The first is that the Lucretia-bait that Silas used to get me back down into the tunnels wasn’t explained in chapters 21 to 23 and the second is Patrick and filling you in on his story. And the third … I’m a hopeless counter … is to update you on the Agatha situation; we think we know where she is. Because Lucretia was with her. And since she escaped from Silas and isn’t here, she might be back there, with Agatha. We just have to figure out how to tell one of you where that there is. It’s not a bad place. That I can tell you. It’s a surprising, obvious place – if that isn’t too much of an oxymoron. The fourth … you see! Bad bad counter! … is that the table tennis nets have been replaced! The actual netting ones were too dangerous to incoming pigeons, too altogether catapulty. Nothing’s going to be catapulted by the replacement, plastic ‘nets.’ They look like sheets of white gorgonzola, or is it edam – the cartoony mouse cheese with the round holes in it. Lucretia won’t be happy!
But first Patrick. Or is it second Patrick, since the Lucretia escaping from Silas bit is mentioned in the paragraph above? I don’t know the details but Lucretia is cunning and clever and gossip suggests her escape involved a door and a packet of crisps which sounds a bit too easy; there must have been more to it than that. Anyway, back to that first or second thing …

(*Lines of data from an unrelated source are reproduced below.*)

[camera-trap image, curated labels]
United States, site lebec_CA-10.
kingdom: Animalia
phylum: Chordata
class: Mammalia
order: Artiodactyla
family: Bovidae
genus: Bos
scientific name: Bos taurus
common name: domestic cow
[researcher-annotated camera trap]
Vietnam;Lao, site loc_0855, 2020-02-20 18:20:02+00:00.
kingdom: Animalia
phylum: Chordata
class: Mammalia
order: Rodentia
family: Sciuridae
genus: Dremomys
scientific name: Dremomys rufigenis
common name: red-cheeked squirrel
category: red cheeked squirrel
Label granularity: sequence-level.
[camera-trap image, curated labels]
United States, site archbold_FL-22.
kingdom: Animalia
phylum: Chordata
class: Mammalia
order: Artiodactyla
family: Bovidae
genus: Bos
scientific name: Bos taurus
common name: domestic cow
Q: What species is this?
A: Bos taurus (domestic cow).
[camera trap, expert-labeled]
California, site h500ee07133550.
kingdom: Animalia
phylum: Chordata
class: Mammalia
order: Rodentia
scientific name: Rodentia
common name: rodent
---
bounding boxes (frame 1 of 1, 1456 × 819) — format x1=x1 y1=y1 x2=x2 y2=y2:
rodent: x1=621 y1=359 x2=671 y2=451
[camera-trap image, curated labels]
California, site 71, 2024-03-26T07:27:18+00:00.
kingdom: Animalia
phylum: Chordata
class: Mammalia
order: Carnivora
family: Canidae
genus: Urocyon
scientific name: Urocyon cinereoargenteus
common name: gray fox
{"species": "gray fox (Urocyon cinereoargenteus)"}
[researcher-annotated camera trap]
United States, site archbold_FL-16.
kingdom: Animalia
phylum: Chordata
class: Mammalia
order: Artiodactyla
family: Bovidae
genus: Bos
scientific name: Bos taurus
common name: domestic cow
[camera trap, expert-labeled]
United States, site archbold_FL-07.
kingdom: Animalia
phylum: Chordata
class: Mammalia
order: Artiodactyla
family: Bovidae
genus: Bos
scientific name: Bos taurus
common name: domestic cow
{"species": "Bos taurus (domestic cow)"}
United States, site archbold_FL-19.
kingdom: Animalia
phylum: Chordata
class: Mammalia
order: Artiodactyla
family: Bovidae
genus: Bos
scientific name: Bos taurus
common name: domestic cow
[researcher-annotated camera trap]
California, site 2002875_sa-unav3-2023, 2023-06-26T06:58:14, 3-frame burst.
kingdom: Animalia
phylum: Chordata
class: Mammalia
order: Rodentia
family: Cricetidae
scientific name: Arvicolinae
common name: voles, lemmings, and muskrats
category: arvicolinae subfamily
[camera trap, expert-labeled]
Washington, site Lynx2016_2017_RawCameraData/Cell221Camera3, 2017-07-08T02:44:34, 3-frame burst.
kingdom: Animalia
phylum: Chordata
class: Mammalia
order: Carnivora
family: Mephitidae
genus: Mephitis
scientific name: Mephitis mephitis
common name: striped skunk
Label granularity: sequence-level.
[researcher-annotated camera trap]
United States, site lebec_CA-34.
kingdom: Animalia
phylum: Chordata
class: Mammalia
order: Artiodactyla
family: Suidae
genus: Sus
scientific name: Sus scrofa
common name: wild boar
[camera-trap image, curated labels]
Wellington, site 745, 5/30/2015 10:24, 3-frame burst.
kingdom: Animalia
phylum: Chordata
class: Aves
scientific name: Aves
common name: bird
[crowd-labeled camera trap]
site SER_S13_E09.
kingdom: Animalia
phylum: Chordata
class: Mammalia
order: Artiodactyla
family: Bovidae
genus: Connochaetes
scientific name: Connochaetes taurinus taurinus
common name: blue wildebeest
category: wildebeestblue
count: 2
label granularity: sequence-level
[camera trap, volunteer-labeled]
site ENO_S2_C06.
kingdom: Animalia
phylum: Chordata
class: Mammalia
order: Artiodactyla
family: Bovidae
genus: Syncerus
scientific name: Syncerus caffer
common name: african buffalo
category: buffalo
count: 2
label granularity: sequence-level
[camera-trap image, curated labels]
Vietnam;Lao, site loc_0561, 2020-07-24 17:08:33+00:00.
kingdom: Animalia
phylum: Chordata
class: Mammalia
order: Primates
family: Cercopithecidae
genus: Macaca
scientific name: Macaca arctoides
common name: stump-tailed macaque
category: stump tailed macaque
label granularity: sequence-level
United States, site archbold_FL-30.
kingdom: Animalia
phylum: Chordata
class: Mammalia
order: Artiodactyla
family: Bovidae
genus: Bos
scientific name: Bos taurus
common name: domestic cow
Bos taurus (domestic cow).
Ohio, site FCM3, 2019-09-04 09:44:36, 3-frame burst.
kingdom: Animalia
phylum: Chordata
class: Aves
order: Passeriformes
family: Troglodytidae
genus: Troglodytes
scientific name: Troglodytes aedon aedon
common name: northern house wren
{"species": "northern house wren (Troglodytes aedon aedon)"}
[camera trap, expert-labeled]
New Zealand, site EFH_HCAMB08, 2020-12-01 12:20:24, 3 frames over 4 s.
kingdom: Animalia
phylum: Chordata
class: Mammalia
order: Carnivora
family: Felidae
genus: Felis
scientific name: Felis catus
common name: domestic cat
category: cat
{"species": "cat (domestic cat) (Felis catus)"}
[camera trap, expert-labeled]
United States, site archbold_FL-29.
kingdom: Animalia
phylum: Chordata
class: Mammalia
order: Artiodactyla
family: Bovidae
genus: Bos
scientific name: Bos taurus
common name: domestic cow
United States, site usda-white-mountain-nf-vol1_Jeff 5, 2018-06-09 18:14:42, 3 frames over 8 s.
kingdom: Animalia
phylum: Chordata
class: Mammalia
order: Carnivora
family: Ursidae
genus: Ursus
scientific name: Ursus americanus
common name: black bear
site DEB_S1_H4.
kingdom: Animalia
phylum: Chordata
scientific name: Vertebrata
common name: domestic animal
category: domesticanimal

… Patrick coming up the steps out of St Paul’s underground station. Walking slowly. Past the man with the newspapers. Past the standing clusters of coffee drinkers. Blinking in the sun.
If you take a grand old tree and ring bark it – you weaken it. Ring barking cuts through the columns of rising sap in the bark and effectively strangles the tree, draining it of its life blood. The tree becomes stressed. It’s leaves fall early. It sheds unwanted branches. And starts to lean. Patrick had been ring barked. They’d cut away at everything he held true. He was stooped; as near to broken as a human being could be. He shuffled and stopped and touched his brow and shuffled again and stopped again. He looked lost. As though his head was stuck in its own private heavy fog and he couldn’t see his way through it. If I could have taken his hand or blown away the fog I would have done. I hovered in front of him. I saw him look through me. Then squint, touch his brow again and focus. He blinked heavily and stumbled, too tired to yawn, too tired to write any expression across his face. Too tired almost to go on.
But he knew where he was going.
And his friend knew he was coming. Mungo sat where he had been told to sit. And waited.